What the task requires:
In all the rows below, substitute "viewpoint" for each occurrence of "camera" and leave every other word unchanged. Leave the pictures out of the answer.
start Data for this exercise
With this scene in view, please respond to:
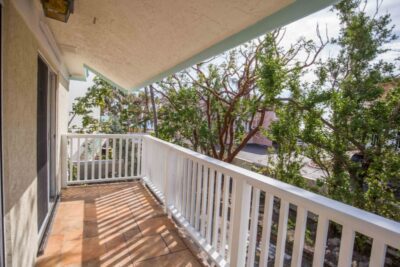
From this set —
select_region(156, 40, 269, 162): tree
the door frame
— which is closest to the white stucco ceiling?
the door frame

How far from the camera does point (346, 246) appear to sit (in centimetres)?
114

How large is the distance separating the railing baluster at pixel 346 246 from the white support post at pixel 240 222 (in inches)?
28.6

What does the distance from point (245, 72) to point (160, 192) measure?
3.78 m

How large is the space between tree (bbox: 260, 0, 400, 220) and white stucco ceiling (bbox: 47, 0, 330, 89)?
2626mm

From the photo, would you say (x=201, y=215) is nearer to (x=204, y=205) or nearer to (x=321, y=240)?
(x=204, y=205)

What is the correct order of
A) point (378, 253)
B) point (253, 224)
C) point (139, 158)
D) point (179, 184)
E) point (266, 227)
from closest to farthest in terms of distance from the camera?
1. point (378, 253)
2. point (266, 227)
3. point (253, 224)
4. point (179, 184)
5. point (139, 158)

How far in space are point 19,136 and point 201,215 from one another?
1.72 m

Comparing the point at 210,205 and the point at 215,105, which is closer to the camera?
the point at 210,205

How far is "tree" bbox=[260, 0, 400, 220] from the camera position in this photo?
end Data for this exercise
Answer for this exercise:
With this scene in view, please respond to:
From this set —
select_region(156, 40, 269, 162): tree
the door frame
— which is closest to the white stucco ceiling?
the door frame

How far from the viewpoint does point (346, 246) appear to sit (in centimetres)?
114

How large is the distance separating the railing baluster at pixel 346 246 from the white support post at pixel 240 222 (in inches)?
28.6

What does the distance from point (245, 72) to point (160, 192) measure?
3.78 m

How large is the space between tree (bbox: 260, 0, 400, 220) and white stucco ceiling (bbox: 47, 0, 330, 89)?
2626mm

From the photo, would you say (x=201, y=215) is nearer to (x=204, y=205) or nearer to (x=321, y=240)?
(x=204, y=205)

What is the correct order of
A) point (378, 253)
B) point (253, 224)
C) point (139, 158)
D) point (179, 184)
E) point (266, 227)
from closest to farthest in terms of distance from the viewpoint?
1. point (378, 253)
2. point (266, 227)
3. point (253, 224)
4. point (179, 184)
5. point (139, 158)

How far in space are point 19,136 and point 201,215 from one another?
1.72 m

Comparing the point at 210,205 and the point at 215,105, which is closer to the viewpoint?
the point at 210,205

How far is "tree" bbox=[260, 0, 400, 220] from the viewpoint position in this photo?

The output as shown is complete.